The tax is expected to generate about $534,000 in revenue in its first year, records show. That money helps fund “any capital asset,” including vehicles, roofing, asphalt, pavement, HVAC, electrical systems and textbooks, Hiser said.
It does not go toward salaries or “ongoing operational expenses,” she said.
Voters in the school district have approved the levy each time it has been on the ballot since the late 1970s, officials have said. That includes four elections since 2000, all of which saw at least 70% of the ballots cast in favor of the renewal.
One of three levy options had been expected to be recommended to Kettering’s school board Tuesday night, board President Toby Henderson said earlier.
However, Kettering Treasurer Cary Furniss said Tuesday morning only three of the five board members were able to attend.

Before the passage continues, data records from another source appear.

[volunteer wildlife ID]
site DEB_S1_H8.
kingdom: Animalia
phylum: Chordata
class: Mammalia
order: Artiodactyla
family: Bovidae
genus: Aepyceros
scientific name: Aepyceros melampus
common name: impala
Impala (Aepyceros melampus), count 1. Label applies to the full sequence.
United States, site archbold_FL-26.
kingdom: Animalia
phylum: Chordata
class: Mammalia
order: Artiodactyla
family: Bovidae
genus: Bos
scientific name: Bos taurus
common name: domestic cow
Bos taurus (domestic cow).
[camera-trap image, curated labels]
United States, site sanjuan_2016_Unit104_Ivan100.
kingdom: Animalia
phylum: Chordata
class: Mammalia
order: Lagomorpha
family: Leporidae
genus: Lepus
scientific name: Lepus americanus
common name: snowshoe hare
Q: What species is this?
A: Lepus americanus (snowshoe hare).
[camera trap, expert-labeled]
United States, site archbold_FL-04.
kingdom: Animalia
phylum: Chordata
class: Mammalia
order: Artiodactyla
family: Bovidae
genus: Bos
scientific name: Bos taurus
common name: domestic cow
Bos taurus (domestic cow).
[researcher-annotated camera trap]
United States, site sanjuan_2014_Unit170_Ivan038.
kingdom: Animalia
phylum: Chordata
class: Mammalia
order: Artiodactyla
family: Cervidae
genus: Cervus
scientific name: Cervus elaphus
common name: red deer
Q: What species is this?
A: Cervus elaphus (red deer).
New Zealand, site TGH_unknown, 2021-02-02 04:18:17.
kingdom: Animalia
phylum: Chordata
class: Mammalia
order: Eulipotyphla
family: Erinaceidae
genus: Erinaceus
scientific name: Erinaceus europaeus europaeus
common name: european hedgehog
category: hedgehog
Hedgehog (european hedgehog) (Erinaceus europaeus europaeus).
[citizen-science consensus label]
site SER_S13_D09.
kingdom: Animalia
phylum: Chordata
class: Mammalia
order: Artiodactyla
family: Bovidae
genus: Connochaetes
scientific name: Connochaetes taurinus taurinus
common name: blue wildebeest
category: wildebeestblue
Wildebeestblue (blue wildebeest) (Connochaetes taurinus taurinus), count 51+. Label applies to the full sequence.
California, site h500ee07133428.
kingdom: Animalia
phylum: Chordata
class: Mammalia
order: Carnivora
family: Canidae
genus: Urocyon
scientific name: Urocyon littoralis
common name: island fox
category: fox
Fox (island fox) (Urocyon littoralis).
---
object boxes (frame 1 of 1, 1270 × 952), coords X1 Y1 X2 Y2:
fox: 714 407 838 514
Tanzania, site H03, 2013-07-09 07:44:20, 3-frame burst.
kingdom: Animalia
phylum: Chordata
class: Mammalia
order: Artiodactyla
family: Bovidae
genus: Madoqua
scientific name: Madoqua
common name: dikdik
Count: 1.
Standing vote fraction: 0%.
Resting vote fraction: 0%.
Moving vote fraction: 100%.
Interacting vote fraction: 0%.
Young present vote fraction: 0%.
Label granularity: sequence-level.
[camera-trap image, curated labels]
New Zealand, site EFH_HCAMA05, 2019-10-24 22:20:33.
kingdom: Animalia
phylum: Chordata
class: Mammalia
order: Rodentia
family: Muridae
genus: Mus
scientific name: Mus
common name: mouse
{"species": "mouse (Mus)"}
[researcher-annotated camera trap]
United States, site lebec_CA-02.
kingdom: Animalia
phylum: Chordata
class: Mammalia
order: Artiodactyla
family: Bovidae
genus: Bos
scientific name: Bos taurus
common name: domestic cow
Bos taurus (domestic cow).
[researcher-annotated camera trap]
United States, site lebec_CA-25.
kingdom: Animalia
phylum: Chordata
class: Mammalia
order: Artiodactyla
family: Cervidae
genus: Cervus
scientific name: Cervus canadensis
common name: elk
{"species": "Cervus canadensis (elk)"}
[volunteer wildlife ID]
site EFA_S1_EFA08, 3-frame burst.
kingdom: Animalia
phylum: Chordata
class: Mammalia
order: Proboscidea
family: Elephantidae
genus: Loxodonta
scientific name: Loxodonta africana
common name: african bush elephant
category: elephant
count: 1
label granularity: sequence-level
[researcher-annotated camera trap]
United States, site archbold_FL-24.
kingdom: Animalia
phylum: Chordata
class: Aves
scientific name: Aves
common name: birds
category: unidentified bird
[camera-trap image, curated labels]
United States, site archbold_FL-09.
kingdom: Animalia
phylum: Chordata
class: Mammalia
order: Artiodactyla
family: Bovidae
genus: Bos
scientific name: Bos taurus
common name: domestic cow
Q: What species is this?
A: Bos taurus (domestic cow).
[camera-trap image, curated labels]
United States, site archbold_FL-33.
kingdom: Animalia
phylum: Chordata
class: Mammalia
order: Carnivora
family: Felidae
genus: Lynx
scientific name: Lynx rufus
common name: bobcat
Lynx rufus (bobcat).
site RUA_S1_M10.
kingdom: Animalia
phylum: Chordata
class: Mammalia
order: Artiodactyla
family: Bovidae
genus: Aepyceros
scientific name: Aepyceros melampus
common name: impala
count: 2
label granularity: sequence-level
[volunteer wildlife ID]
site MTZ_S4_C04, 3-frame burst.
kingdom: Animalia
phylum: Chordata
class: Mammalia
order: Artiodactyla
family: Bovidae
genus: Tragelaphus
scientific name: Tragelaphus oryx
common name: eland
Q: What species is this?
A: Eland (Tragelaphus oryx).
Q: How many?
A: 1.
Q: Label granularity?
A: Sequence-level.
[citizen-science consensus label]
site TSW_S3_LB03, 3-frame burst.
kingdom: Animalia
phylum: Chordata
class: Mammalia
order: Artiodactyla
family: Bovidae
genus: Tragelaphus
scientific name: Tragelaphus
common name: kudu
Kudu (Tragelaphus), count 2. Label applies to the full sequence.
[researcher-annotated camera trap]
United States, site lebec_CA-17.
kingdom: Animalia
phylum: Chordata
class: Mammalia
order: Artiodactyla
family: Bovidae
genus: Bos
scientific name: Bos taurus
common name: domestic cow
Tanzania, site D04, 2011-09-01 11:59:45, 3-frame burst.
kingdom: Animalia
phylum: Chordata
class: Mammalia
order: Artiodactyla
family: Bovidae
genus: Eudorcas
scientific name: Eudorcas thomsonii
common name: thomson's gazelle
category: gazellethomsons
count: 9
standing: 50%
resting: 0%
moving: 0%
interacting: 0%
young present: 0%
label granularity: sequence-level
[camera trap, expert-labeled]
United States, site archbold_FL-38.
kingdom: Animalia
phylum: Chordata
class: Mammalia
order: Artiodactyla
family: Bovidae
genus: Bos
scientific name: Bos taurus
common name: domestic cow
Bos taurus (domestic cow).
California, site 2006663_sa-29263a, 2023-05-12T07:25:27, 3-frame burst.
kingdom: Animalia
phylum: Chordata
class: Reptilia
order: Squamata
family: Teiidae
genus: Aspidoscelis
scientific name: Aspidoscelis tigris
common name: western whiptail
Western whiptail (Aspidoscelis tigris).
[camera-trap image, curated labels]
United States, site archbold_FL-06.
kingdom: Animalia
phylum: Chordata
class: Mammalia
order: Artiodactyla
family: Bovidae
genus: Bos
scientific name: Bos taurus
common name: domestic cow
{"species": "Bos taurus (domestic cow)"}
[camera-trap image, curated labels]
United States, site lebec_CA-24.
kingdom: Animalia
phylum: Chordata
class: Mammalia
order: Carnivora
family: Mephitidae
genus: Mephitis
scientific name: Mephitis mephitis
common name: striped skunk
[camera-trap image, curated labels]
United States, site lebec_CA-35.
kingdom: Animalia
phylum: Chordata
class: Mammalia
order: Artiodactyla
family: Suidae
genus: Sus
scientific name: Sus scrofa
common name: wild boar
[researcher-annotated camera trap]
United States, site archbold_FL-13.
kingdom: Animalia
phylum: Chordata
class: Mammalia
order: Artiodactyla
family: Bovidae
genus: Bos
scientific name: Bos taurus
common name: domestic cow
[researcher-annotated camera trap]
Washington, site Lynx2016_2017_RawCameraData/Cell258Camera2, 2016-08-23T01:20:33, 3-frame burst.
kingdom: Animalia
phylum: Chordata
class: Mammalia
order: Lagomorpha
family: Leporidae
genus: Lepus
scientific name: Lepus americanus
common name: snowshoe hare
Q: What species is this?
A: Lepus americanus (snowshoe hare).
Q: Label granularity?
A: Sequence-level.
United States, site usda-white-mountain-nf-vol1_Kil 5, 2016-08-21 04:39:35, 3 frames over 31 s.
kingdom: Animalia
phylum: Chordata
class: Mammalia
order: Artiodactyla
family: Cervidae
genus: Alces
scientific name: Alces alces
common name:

A two-thirds vote of the full board is required, pushing back the recommendation until July 12, he said.
Furniss earlier outlined the following options after the district’s five-year forecast showed projected operating deficits through June 2026:
• A 5.99-mill issue estimated to last three years.
• A 5.49-mill tax with the same lifespan.
• A 4.99-mill levy projected to last two to three years.
Furniss declined to indicate which option he would suggest. When a recommendation comes, Henderson told the Dayton Daily News, “I would anticipate the board would make a decision” to allow the Montgomery County Auditor’s Office to certify the issue before a final board vote.
Projections have Kettering schools’ $104.8 million budget showing a $3.16 million deficit next fiscal year with expenditures at $117.45 million and revenues at $106.3 million in the following fiscal year, records show.
Furniss has said passage of a fall levy this year will allow the district to maintain current programs and services.
The board is not considering any cuts, Henderson has said. But it did talk at length about “making sure we are being very judicious with taxpayer money” and “delivering the services that taxpayers have asked us to as leanly as possible,” he added.
A recommendation at the next meeting will allow an early August vote to place a levy on the ballot, Furniss said.
Ohio election records show Aug. 10 is the filing deadline to have local issues on the November ballot.